◆ INSTRUCTIONS:
A. List the four solved Jumble words that the blog post gives as answers.
B. From the blog post, copy the passage starting at "I would like" and ending at "a great meal.", without altering any wording.

◆ EXTRACT PROVIDED:

================================

Friday, July 29, 2005

Friday Night with Otis

I'm a day behind in newspapers so I just got to Thursday's crossword and Jumble. I stumbled a bit in the first crossword but I'm 4 beers in the bag. But the Jumble may have been my best ever. I solved it in time that couldn't have been kept on a stopwatch and then got the final answer without reading the clue. Here's what the Jumble looked like:

KAYLE
VOPER
PECAUT
STIVEN

Those answers are LEAKY, PROVE, TEACUP and INVEST. The circled letters were LAPRUPIST. I will admit that at first I was thinking of something with the word 'LIST'. But then I put the P's together and saw STAR PUPIL. The clue was "When he took the astronomy class he became a ____"

Why am I telling you this? Because I can. And I need you to remind me that if I ever go on Jeopardy, or more appropriately Wheel of Fortune, make sure I have a few beers first.


Who was your favorite Batman? Adam West, Michael Keaton, Val Kilmer, George Clooney or Christian Bale? If I had to choose I would go with the football player from the Snickers commercials - "I'm Batman!"


I would like to thank Toolspeed for visiting us this afternoon. The two of us have been bickering a bit in email, blogs and web-pages. I consider myself to be victorious since he came to my turf. And I would particularly like to thank my daughter for seriously shitting her pants while Toolspeed was holding her. Way to take one for the team Mo!


The other day I began writing a blog entry about sandwiches. It included topics like Joey's favorite food, peanut butter and cheese, and the art of placing salami. Obviously I never posted it. But in hindsight I should have. If you people are willing to read this crap, and for that matter the Banana Kangaroo story, you would probably enjoy a few words about a great meal.

================================

◆ DATA BLOCK:
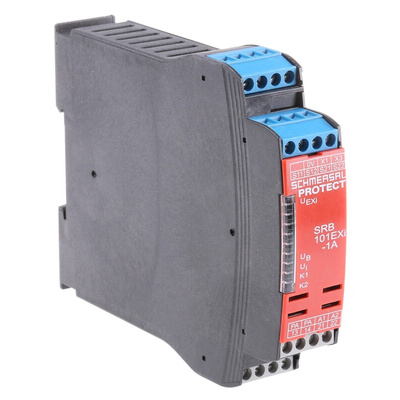 Schmersal Dual-Channel Safety Switch/Interlock Safety Relay, 24V dc, 1 Safety Contacts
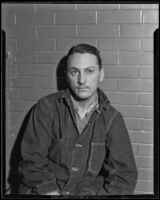 Charles Johnston in prison for the murder of his fiance, Los Angeles, 1934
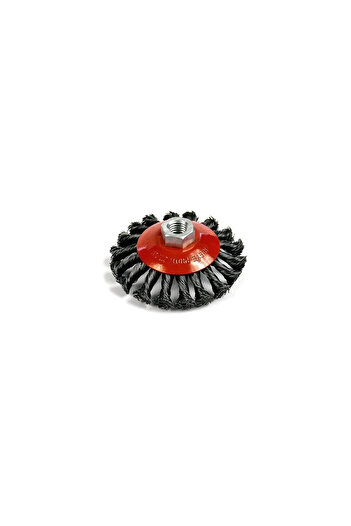 Strend Pro Wire brush, circular, with twists, M 14, 100 mm, Strend Pro
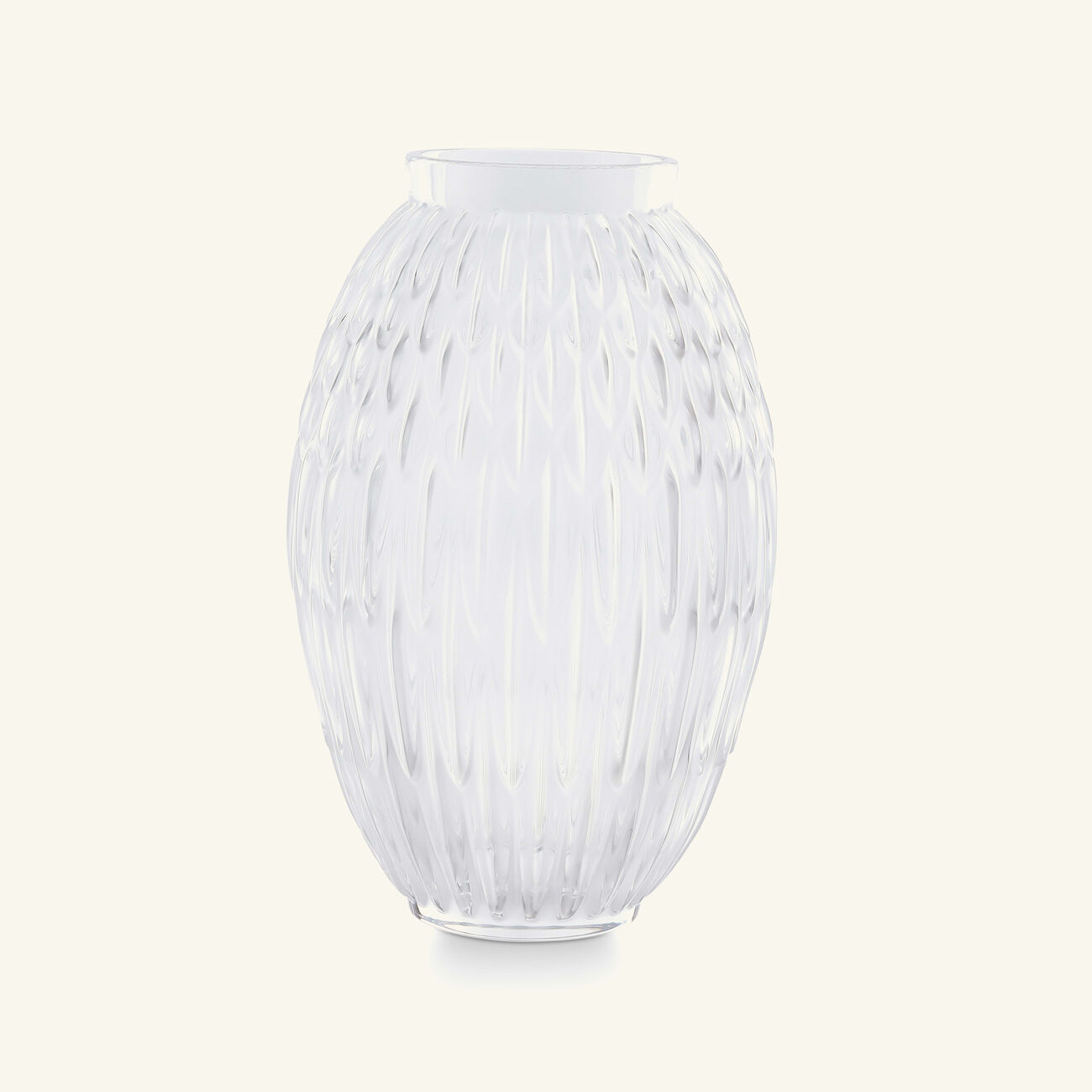 Plumes Vase Large Clear lalique plumes vase large clear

================================

◆ RESPONSES:
A. LEAKY, PROVE, TEACUP, INVEST

B.
I would like to thank Toolspeed for visiting us this afternoon. The two of us have been bickering a bit in email, blogs and web-pages. I consider myself to be victorious since he came to my turf. And I would particularly like to thank my daughter for seriously shitting her pants while Toolspeed was holding her. Way to take one for the team Mo!


The other day I began writing a blog entry about sandwiches. It included topics like Joey's favorite food, peanut butter and cheese, and the art of placing salami. Obviously I never posted it. But in hindsight I should have. If you people are willing to read this crap, and for that matter the Banana Kangaroo story, you would probably enjoy a few words about a great meal.